Transformers: Dark of the Moon | Film reviews, news & interviews
Transformers: Dark of the Moon
Toy robots punch each other again. Movie of comic of toy returns

When the infantilisation of Hollywood started in 1977 with Star Wars, as a 10-year-old I was all in favour. The hugely successful Transformers franchise based on a series of clever 1980s toys - they’re a car; some Origami-style fiddling later, they’re a robot! - probably isn’t where that trend bottoms out. Michael Bay, the most bombastic, critically derided and commercially unsinkable director around, has as the title suggests gone prog rock for this third film, pumping up the Transformers “mythos”, and dragging it out to triple-album, 154-minute length.

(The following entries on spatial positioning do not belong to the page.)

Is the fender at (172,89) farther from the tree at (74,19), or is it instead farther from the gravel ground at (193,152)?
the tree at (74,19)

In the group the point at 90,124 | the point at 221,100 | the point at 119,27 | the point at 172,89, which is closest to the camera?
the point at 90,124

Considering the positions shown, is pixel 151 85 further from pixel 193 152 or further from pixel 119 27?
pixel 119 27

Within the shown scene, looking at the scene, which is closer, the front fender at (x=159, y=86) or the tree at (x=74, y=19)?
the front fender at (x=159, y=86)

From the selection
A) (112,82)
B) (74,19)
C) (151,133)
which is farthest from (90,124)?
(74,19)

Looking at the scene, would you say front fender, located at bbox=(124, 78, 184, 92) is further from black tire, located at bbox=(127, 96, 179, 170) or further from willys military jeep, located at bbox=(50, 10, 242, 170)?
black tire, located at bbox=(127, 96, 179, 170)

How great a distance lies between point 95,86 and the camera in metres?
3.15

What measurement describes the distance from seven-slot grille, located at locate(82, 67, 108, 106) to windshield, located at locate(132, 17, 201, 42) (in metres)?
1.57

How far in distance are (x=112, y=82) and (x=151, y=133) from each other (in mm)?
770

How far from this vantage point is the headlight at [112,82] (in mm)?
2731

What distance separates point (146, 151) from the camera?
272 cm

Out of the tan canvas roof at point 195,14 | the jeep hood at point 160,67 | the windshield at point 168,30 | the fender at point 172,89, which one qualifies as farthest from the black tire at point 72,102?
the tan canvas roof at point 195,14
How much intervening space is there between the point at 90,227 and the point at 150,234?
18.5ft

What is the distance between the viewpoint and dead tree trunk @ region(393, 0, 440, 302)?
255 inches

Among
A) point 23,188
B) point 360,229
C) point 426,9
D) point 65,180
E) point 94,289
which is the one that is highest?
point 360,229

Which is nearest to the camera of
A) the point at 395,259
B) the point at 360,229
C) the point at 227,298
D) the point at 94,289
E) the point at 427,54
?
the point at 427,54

The pre-credits sequence chucks in dizzying pop-culture allusions, as a ship from the good Autobots, losing their civil war with the evil Decepticons, flees and crash-lands on the dark side of the Moon in 1962. The secret back story of President Kennedy’s inspirational speech announcing America’s race to the Moon is shown in digitally retouched footage of JFK himself. His lines are “improved” too, as he tells his staff: “You need to move heaven and earth. We need to get to the Moon!” Who knows what future indignities lie in store for 20th-century icons who neglected to tie down their image rights?
When Apollo 11’s lunar module loses contact with a watching Earth on the Moon’s dark side, Neil Armstrong (Don Jeanes, pictured right) and Buzz Aldrin race (as best they can on a Moon walk) to investigate the crashed ship. The real Aldrin turns up in present-day scenes, the only moments of this movie inspiring respect. “It is code Pink, as in Floyd,” someone says of this hushed-up secret history. “Why do you think we haven’t been up there since 1972?” - the year before Pink Floyd’s Dark Side of the Moon, suggesting labyrinthine, Floyd-involving conspiracy theories more interesting than the movie. It’s the sort of loopy mythos-rebooting Alan Moore patented when applying his vast mind to apparently irredeemable comic books, but screenwriter Ehren Kruger can’t run with these ideas any further.
What’s most striking is how cheap Bay makes footage of JFK in the White House and 1969’s Moon-shot look as he digitally tarts it up in 3D. It gets worse when we switch to our present-day hero, Sam Witwicky (Shia LaBeouf, winningly channelling David Schwimmer), and his girlfriend. She is no longer Megan Fox, coincidentally axed after comparing Bay to Hitler, but posh British model Rosie Huntington-Whiteley, not an actor. Hollywood and Bay’s sexism glows through the scenes in which she pouts vaguely in the direction of giant robots who are trying to slaughter her, her only aptitude for the job a decent body.
The fashion for cult art-house talent dabbling in blockbusters begun with Con Air (1997) continues in early scenes enlivened by John Malkovich as LaBeouf’s monstrous office boss, John Turturro as a Transformer conspiracy theorist, and Frances McDormand (pictured above) as a CIA chief. They’re left on the sidelines as the Autobots’ turncoat leader Sentinel One (voiced by Leonard Nimoy) leads the Decepticons in laying waste to Chicago, and, in a scientifically inadvisable move, plots to bring the Transformers’ dead home planet Cybertron into Earth’s orbit, so puny human slave labour can rebuild it. Hours of Transformer fights follow.